Tuesday, December 5, 2017

Gay Rights vs Religious Rights

As I write, we are hours away from SCOTUS reviewing a case to determine whether a baker can refuse to serve gays based on the baker's religious beliefs. And I can say with absolute conviction that IF the justices are honest brokers and protectors of the Constitution, they MUST find in favor of the baker (though I seriously doubt if the liberals on the court would agree).
Here it is in a nutshell...

The right to not be discriminated against is a right provided by the laws of Man. But according to the Constitution, the Right to free exercise of religion is a GOD-given right. And God's law supercedes Man's law, every time. Furthermore, the government has no right under the Constitution to dictate to a privately owned business who it can and cannot do business with. Think about this - if a government has the power to tell you who you can do business with, then they also have the power to tell you who you cannot do business with!

The First Amendment is very clear - every person has an inalienable right to the free EXERCISE of religion. Not just the freedom to believe, but the freedom to exercise it in every aspect of your life. Ergo, if your religion says homosexuality is a sin, then that is a tenet of that religion, and the follower must live accordingly. And if, as is the case in Christianity, the religion declares that you are just as guilty of the sin as is the actual sinner if you do anything to condone it OR if you fail to oppose it, then the free exercise of that religion would require the baker to refuse to bake a cake for gays if it is specific to them.

In short, no government has any right, legal or moral, to force someone to violate their religious beliefs. In this case, the man-made right of gays cannot supercede the God-given right of the business owner.

It should be noted that the baker in question is not refusing to sell a cake to gays, or refusing to do business with them - they are still free to buy any other cake in the shop and decorate it themselves. He is only refusing to CREATE a SPECIAL cake for a gay marriage - something he cannot support, and cannot be forced to support by government decree without violating the bakers First Amendment right.

Even without the First Amendment, the first official document that formed our Republic, the Declaration of Independence, makes it clearer still. It states, "...that [we] are endowed by the Creator with certain inalienable rights, that among these are Life, Liberty and the Pursuit of Happiness." In other words, the right to choose our own path - a path that makes us happy - is a God-given right that no man or government has any right to infringe.

Personally, I couldn't care less if gays marry, or if a man wants to become a woman.
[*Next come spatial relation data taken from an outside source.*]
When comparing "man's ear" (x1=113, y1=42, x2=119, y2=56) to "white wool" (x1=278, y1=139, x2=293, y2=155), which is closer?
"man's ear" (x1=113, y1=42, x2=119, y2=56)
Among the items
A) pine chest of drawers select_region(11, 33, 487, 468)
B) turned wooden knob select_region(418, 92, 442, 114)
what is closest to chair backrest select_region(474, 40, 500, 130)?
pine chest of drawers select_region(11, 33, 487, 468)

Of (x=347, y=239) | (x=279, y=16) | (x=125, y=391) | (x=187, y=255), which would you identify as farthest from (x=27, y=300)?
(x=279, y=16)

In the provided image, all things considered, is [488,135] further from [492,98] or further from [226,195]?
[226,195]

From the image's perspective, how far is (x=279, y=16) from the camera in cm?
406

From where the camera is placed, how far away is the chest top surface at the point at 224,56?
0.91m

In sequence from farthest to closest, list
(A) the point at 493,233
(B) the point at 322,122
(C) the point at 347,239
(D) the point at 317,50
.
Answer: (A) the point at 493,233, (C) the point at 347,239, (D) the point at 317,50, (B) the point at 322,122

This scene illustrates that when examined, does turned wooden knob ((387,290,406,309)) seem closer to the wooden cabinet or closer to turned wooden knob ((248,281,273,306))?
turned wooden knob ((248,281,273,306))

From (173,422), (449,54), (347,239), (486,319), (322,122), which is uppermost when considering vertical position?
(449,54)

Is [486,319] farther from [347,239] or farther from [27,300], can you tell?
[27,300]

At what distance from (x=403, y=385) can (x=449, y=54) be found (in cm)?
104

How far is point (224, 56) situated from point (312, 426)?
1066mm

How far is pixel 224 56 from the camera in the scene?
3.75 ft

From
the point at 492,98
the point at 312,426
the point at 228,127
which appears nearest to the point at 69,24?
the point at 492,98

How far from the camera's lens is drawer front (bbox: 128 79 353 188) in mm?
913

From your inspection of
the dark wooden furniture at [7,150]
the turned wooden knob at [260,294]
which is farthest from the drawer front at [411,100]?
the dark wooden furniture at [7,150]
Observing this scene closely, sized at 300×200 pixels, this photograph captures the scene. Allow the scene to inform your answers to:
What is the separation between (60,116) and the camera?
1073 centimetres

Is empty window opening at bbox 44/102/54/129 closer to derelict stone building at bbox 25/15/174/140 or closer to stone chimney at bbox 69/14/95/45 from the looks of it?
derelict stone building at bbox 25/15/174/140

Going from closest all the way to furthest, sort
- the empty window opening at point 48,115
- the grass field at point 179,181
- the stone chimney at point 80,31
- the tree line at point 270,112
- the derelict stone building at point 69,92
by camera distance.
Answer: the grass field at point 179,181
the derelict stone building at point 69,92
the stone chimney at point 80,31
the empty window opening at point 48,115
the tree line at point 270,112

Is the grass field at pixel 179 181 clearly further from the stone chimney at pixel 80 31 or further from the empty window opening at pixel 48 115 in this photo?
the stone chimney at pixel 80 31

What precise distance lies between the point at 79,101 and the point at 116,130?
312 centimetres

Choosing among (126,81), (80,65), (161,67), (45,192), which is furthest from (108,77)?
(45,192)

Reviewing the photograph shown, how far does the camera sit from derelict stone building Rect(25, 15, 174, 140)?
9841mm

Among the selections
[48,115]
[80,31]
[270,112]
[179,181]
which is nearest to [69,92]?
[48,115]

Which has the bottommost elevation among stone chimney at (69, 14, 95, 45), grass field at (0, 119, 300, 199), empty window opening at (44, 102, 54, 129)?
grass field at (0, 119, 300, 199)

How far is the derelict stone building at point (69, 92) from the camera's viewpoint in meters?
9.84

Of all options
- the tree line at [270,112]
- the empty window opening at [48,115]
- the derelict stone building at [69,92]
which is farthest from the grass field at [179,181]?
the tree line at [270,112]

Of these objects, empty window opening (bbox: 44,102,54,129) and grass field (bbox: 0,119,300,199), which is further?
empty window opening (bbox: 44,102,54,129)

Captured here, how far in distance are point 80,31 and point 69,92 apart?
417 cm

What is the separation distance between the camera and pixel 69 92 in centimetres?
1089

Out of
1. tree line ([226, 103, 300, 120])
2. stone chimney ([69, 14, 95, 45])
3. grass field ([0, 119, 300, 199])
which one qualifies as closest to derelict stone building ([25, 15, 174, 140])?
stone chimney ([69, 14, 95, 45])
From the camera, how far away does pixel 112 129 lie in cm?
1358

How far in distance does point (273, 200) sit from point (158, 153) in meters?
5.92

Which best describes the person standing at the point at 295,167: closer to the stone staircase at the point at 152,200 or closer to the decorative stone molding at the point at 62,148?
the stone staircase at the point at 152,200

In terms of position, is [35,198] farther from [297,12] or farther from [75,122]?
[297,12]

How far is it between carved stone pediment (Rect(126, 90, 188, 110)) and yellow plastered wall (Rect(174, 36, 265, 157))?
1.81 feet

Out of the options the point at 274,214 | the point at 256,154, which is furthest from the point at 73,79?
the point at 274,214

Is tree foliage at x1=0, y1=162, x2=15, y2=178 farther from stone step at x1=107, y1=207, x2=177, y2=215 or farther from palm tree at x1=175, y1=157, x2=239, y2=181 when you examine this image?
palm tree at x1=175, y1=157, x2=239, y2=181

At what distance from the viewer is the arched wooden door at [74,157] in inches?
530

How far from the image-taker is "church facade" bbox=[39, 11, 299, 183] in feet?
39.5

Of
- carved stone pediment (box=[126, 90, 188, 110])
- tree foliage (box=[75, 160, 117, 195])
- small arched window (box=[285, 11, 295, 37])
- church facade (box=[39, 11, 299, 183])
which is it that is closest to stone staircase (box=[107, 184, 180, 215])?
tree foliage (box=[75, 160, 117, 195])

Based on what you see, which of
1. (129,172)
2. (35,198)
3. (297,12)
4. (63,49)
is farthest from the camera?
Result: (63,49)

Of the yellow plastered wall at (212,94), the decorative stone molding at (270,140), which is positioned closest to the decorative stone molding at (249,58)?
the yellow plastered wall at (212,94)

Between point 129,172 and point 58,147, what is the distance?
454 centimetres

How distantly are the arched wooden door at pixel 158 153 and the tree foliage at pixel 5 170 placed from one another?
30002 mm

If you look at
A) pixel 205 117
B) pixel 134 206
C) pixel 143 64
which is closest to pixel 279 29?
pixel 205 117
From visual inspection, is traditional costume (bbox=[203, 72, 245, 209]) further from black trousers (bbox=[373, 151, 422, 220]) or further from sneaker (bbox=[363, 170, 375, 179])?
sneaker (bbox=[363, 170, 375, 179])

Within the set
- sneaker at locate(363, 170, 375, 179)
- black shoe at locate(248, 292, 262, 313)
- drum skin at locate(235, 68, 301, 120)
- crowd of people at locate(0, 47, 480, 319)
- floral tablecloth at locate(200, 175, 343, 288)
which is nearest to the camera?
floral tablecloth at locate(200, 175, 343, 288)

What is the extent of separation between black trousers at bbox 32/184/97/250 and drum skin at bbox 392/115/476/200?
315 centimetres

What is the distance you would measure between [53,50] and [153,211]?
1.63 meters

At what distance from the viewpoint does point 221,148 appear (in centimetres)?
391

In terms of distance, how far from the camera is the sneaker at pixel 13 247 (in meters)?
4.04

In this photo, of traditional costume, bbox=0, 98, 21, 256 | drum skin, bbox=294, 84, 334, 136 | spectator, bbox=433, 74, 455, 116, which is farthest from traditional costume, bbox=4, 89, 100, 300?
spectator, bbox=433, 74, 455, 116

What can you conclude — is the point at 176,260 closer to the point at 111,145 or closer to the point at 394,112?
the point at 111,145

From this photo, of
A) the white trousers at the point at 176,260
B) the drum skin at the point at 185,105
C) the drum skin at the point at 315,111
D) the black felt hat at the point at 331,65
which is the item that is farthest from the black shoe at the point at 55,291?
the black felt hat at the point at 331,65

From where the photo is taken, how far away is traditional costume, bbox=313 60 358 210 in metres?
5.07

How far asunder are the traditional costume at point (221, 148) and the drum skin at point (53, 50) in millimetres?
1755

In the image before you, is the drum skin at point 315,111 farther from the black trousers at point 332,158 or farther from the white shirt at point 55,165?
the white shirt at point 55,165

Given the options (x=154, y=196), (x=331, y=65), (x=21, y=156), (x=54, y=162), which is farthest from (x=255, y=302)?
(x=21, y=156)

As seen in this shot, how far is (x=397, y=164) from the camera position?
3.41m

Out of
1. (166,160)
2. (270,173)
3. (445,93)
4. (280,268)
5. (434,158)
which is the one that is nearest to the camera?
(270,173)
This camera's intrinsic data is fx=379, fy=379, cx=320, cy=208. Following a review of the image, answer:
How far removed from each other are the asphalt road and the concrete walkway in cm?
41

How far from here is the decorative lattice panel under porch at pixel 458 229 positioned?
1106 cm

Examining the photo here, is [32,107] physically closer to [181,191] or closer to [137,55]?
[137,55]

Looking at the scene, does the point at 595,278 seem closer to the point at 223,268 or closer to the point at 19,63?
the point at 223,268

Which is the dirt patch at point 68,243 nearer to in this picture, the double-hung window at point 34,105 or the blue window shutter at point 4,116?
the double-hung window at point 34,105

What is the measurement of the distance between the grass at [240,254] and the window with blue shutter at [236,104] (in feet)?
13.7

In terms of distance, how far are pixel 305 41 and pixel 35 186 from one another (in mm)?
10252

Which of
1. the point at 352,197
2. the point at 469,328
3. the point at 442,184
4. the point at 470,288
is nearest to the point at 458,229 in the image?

And my Bible says homosexuality is an "abomination", not a sin. And the definition of "abomination" is simply that it is not normal or natural, just as a two-headed calf is an abomination. But that calf has not sinned.

But I DO care when anyone uses the power of the government to force others to join them in their choices, thereby violating the rights of others. Certainly, gays have the same rights as the rest of us, but no one has a right to violate the rights of others.

And that is why the Supreme Court of the United States should clearly find in favor of the baker - that the baker cannot refuse to do business with anyone based on sexual orientation, but shall not be required to violate their religious beliefs by creating a special piece specific to them. There are other bakes, some without such religious convictions.